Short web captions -
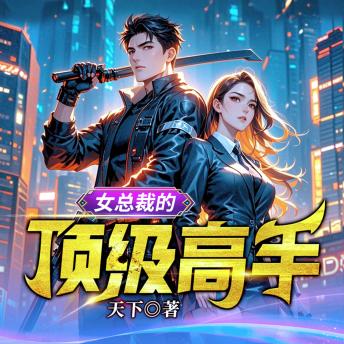 [Chinese] - 女總裁的頂級高手7| 頂級高手扮豬吃老虎，絕色未婚妻: 高手回歸都市，護未婚妻破陰謀，終登人生巔峰！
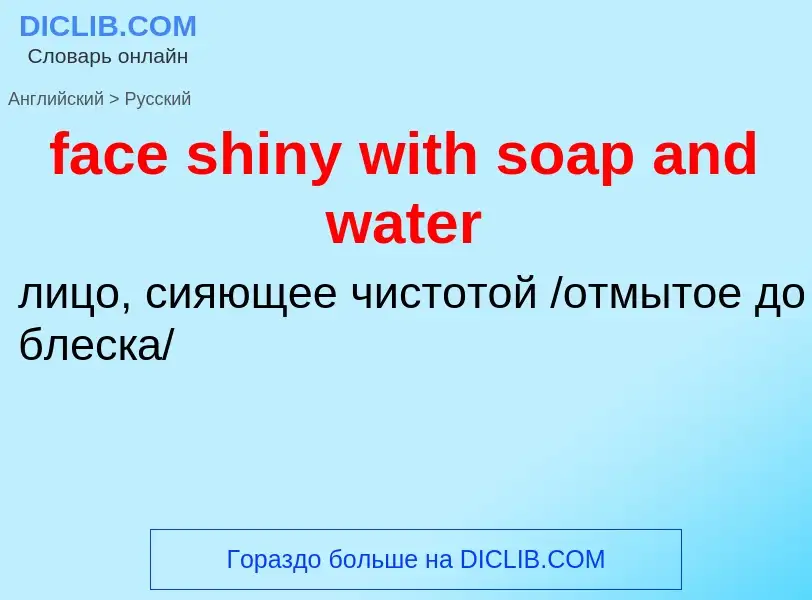 Как переводится face shiny with soap and water на Русский язык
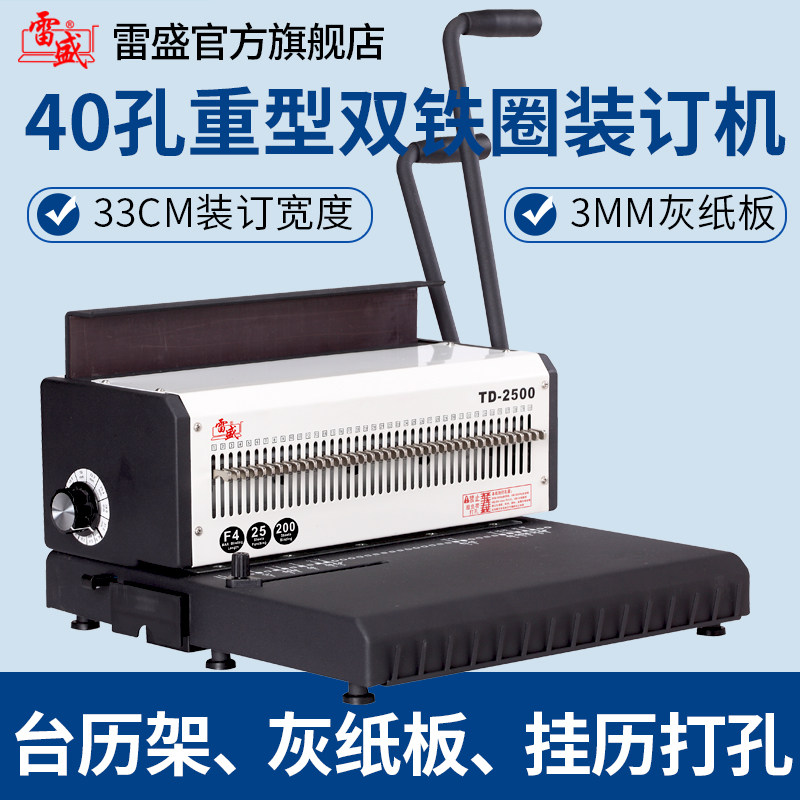 雷盛TD-2500铁圈装订机40孔重型台历挂历打孔台历架灰纸板装订机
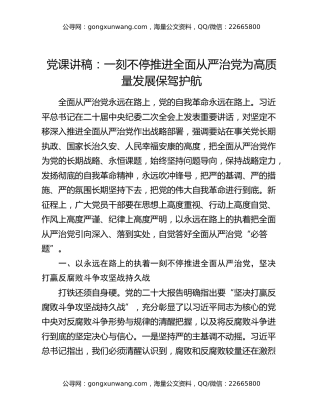 党课讲稿：一刻不停推进全面从严治党 为高质量发展保驾护航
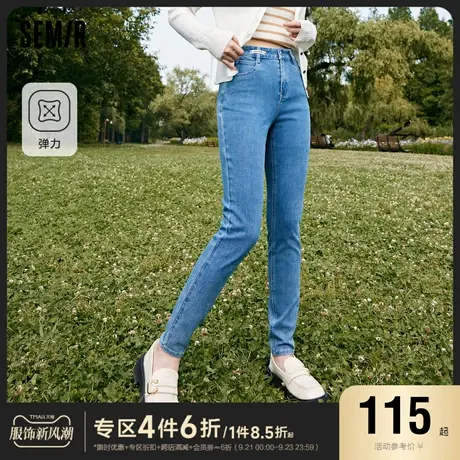 [预售]森马牛仔裤女弹力修身小脚裤显瘦2023秋新款显腿长九分裤韩图片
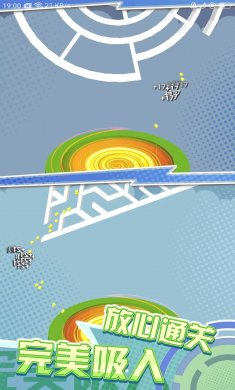 魔性转圈圈下载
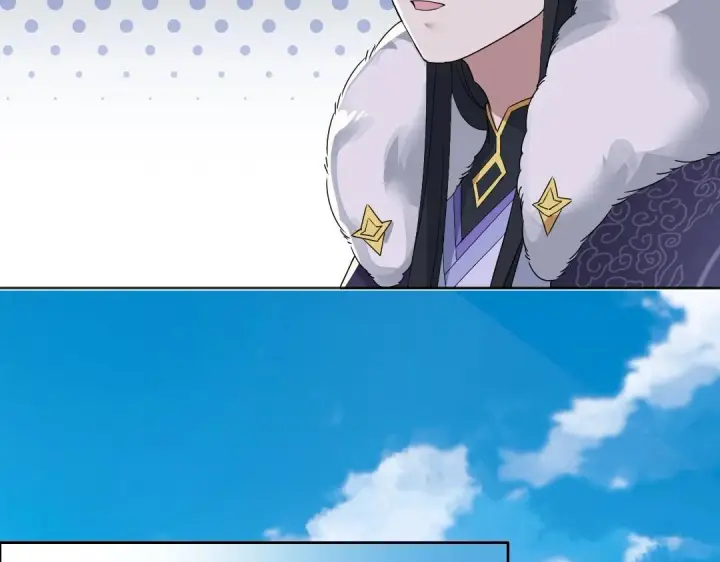 漫画《再不死我就真无敌了》第21话 绳之以法！第73张图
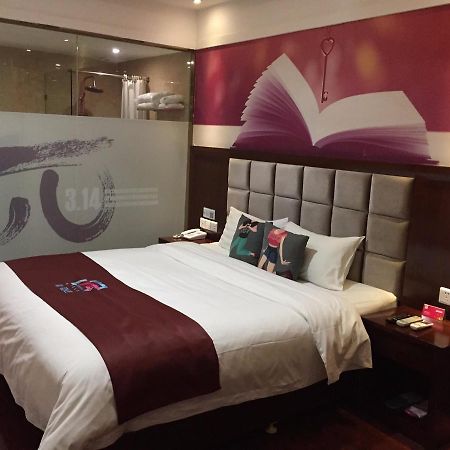 Pai Hotel Zhenjiang Dashikou Xijindu Extérieur photo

REQUIRED ACTION -
Return every line of the data above exactly as it appears, leaving out the pictures.

SOLUTION TO THIS EXERCISE -
 [Chinese] - 女總裁的頂級高手7| 頂級高手扮豬吃老虎，絕色未婚妻: 高手回歸都市，護未婚妻破陰謀，終登人生巔峰！
 Как переводится face shiny with soap and water на Русский язык
 雷盛TD-2500铁圈装订机40孔重型台历挂历打孔台历架灰纸板装订机
 党课讲稿：一刻不停推进全面从严治党 为高质量发展保驾护航
 [预售]森马牛仔裤女弹力修身小脚裤显瘦2023秋新款显腿长九分裤韩图片
 魔性转圈圈下载
 漫画《再不死我就真无敌了》第21话 绳之以法！第73张图
 Pai Hotel Zhenjiang Dashikou Xijindu Extérieur photo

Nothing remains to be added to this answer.